== Data for this task

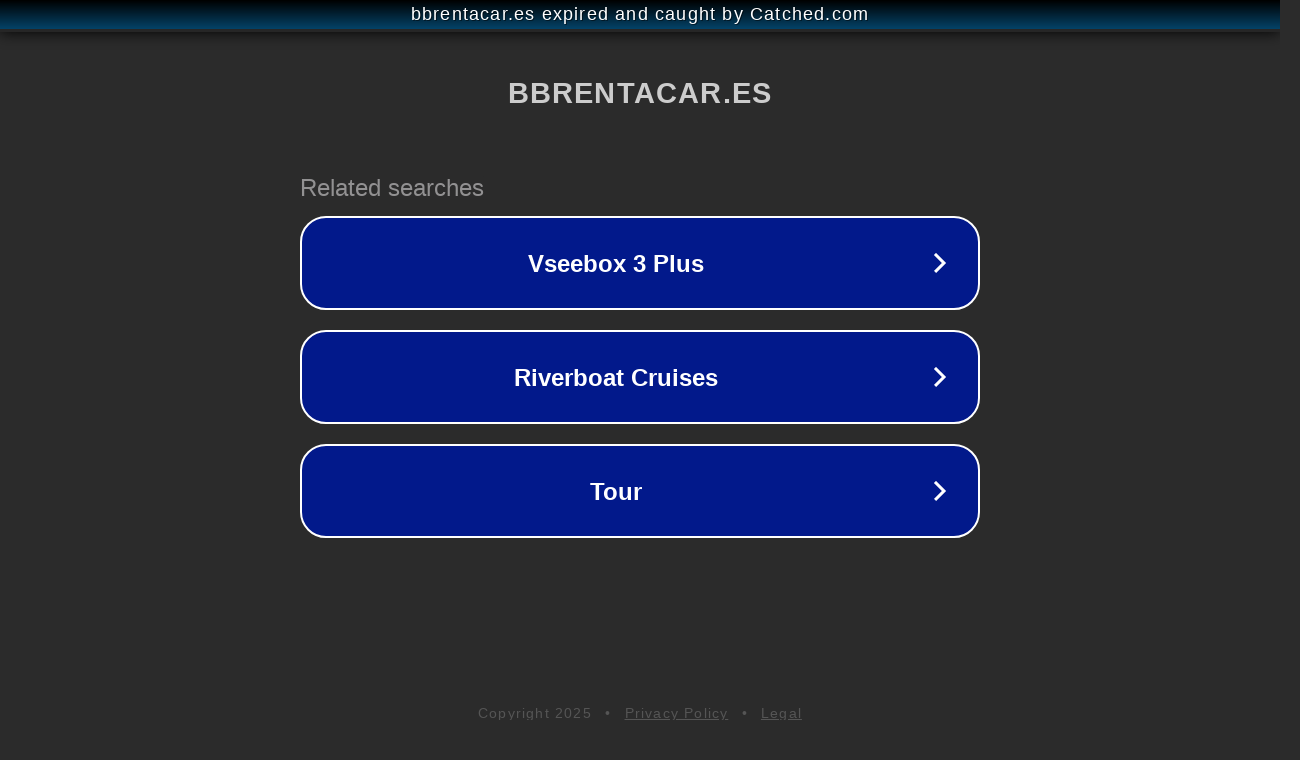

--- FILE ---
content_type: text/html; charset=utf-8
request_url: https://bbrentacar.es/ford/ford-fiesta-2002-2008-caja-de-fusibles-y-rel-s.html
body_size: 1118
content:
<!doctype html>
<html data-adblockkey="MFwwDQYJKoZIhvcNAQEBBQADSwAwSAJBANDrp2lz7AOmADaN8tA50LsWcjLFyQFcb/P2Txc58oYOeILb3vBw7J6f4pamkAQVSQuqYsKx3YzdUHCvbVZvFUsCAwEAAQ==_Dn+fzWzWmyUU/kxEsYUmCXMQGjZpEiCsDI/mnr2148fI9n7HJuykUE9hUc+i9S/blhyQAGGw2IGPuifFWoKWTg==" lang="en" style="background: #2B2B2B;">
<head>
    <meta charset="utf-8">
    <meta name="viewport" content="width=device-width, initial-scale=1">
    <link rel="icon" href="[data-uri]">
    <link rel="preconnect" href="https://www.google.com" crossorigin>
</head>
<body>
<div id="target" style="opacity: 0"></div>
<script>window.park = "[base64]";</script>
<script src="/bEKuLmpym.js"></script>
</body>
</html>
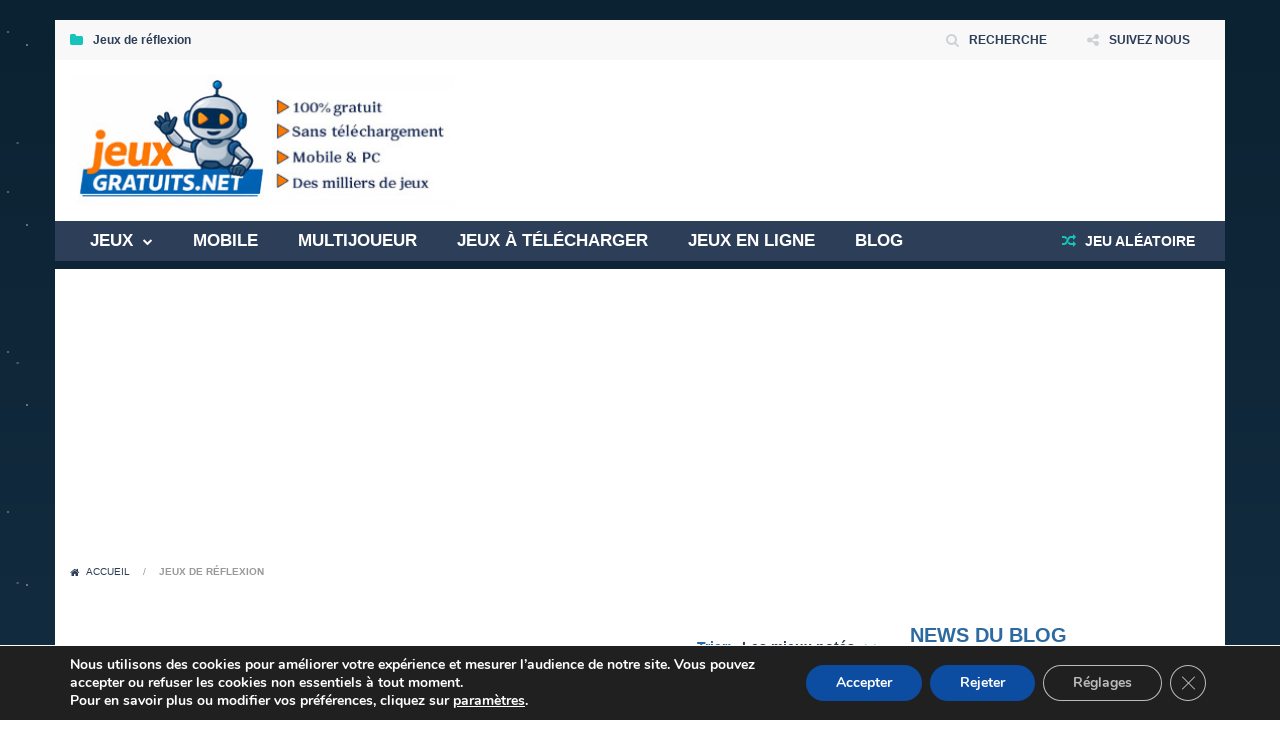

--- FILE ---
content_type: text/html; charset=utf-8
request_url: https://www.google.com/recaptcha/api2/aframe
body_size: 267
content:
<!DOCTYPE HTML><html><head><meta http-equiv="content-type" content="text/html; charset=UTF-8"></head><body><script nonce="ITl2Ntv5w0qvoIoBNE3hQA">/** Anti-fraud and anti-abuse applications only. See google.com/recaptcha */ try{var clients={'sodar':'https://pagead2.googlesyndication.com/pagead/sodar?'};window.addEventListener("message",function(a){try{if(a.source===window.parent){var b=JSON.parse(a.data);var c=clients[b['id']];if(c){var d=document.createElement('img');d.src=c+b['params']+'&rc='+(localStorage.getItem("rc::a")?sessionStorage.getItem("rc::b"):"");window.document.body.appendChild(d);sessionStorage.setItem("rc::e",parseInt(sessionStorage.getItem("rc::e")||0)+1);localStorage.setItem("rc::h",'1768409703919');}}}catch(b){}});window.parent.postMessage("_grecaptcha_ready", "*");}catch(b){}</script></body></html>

====

### Your objective
Each record is to be copied word for word, with no images carried over.

### Written reply
--- FILE ---
content_type: text/html; charset=utf-8
request_url: https://bbrentacar.es/ford/ford-fiesta-2002-2008-caja-de-fusibles-y-rel-s.html
body_size: 1118
content:
<!doctype html>
<html data-adblockkey="MFwwDQYJKoZIhvcNAQEBBQADSwAwSAJBANDrp2lz7AOmADaN8tA50LsWcjLFyQFcb/P2Txc58oYOeILb3vBw7J6f4pamkAQVSQuqYsKx3YzdUHCvbVZvFUsCAwEAAQ==_Dn+fzWzWmyUU/kxEsYUmCXMQGjZpEiCsDI/mnr2148fI9n7HJuykUE9hUc+i9S/blhyQAGGw2IGPuifFWoKWTg==" lang="en" style="background: #2B2B2B;">
<head>
    <meta charset="utf-8">
    <meta name="viewport" content="width=device-width, initial-scale=1">
    <link rel="icon" href="[data-uri]">
    <link rel="preconnect" href="https://www.google.com" crossorigin>
</head>
<body>
<div id="target" style="opacity: 0"></div>
<script>window.park = "[base64]";</script>
<script src="/bEKuLmpym.js"></script>
</body>
</html>

--- FILE ---
content_type: text/html; charset=utf-8
request_url: https://www.google.com/recaptcha/api2/aframe
body_size: 267
content:
<!DOCTYPE HTML><html><head><meta http-equiv="content-type" content="text/html; charset=UTF-8"></head><body><script nonce="ITl2Ntv5w0qvoIoBNE3hQA">/** Anti-fraud and anti-abuse applications only. See google.com/recaptcha */ try{var clients={'sodar':'https://pagead2.googlesyndication.com/pagead/sodar?'};window.addEventListener("message",function(a){try{if(a.source===window.parent){var b=JSON.parse(a.data);var c=clients[b['id']];if(c){var d=document.createElement('img');d.src=c+b['params']+'&rc='+(localStorage.getItem("rc::a")?sessionStorage.getItem("rc::b"):"");window.document.body.appendChild(d);sessionStorage.setItem("rc::e",parseInt(sessionStorage.getItem("rc::e")||0)+1);localStorage.setItem("rc::h",'1768409703919');}}}catch(b){}});window.parent.postMessage("_grecaptcha_ready", "*");}catch(b){}</script></body></html>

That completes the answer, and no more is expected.